ついにワールドシリーズ。青木宣親、初の世界一なるか?

  • 福島良一●解説 analysis by Fukushima Yoshikazu photo by AFLO

【2014年ワールドシリーズ展望】

 2014年のワールドシリーズは、カンザスシティ・ロイヤルズ対サンフランシスコ・ジャイアンツというカードになりました。このカードは、2002年のアナハイム(現ロサンゼルス)・エンゼルス対ジャイアンツ戦以来、12年ぶり2度目となる「ワイルドカード同士」の対戦です。当時、ジャイアンツには新庄剛志選手が在籍しており、日本人初のワールドシリーズ出場で大きな話題となりました。結果は、エンゼルスが4勝3敗でジャイアンツを下し、球団史上初の世界一に輝いたシーズンです。

ロイヤルズ移籍1年目でワールドシリーズ制覇に挑む青木宣親ロイヤルズ移籍1年目でワールドシリーズ制覇に挑む青木宣親 今回のカードは、レギュラーシーズンで90勝に届かなかったチーム同士の対戦でもあります。ア・リーグのロイヤルズは89勝73敗で中地区2位、ナ・リーグのジャイアンツは88勝74敗で西地区2位でした。通常、地区優勝ラインは最低90勝なので、非常に珍しいカードと言えるでしょう。

 しかし両チームとも、ポストシーズンに入ってからの勢いは目を見張るものでした。ご存知のように、ロイヤルズはポストシーズン新記録となる無傷の8連勝をマーク。球団初の世界一に輝いた1985年シーズンから計算すると、29年越しでポストシーズン11連勝中です。一方のジャイアンツも、ディビジョンシリーズ第3戦でワシントン・ナショナルズに敗れるまで、ポストシーズン通算10連勝を記録しました。近年17試合のポストシーズンの成績は15勝2敗。こちらも、ほとんど負け知らずの勢いです。

 今年のワールドシリーズの注目は、「ロイヤルズの青木宣親選手が世界一になれるかどうか」に尽きるでしょう。相手のジャイアンツは、最近5年間で3回目のワールドシリーズ進出で、過去2回(2010年、2012年)とも世界一に輝いている常勝軍団です。

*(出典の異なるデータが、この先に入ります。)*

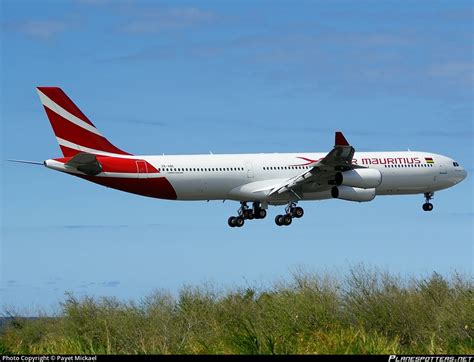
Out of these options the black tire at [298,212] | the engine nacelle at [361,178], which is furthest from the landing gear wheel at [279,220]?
the engine nacelle at [361,178]

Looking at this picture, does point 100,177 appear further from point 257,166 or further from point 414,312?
point 414,312

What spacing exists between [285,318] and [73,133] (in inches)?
959

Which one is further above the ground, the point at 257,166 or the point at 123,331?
the point at 257,166

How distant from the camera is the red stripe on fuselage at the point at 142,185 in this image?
55.5 metres

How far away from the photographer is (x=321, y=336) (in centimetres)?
3062

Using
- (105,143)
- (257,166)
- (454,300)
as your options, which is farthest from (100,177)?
(454,300)

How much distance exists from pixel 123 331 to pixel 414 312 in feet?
41.3

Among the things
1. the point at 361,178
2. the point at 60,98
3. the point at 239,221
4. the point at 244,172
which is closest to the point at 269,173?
the point at 244,172

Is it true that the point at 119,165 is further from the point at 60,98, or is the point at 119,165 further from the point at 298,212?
the point at 298,212

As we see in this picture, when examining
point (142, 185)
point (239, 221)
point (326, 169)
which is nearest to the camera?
point (142, 185)

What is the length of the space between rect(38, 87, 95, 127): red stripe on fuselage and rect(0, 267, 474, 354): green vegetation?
51.6ft

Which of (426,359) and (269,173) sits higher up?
(269,173)

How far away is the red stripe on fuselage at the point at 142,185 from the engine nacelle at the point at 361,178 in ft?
35.5

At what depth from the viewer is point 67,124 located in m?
56.2
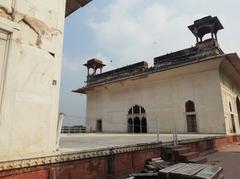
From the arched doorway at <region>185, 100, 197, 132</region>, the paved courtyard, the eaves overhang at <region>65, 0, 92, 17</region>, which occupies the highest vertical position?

 ジャイアンツの強みは、なんといっても駒の揃った投手陣でしょう。先発には、リーグチャンピオンシップシリーズでMVPに輝いたエースのマディソン・バムガーナー(18勝10敗・防御率2.98)を筆頭に、ジェイク・ピービー(7勝13敗・防御率3.73)、ティム・ハドソン(9勝13敗・防御率3.57)、ライアン・ボーグルソン(8勝13敗・防御率4.00)と、安定感のある投手を4人も擁しています。今年のポストシーズン10試合での先発陣の成績は、防御率2.40、WHIP(※)0.99。抜群の成績を残しており、まさに隙のないローテーションと言えるでしょう。

※WHIP=被安打数と与四球数(与死球数は含まない)を投球回数で割った数値で、1イニングあたり何人の走者を出したかを表す。WHIP1.00未満はメジャー屈指のレベル。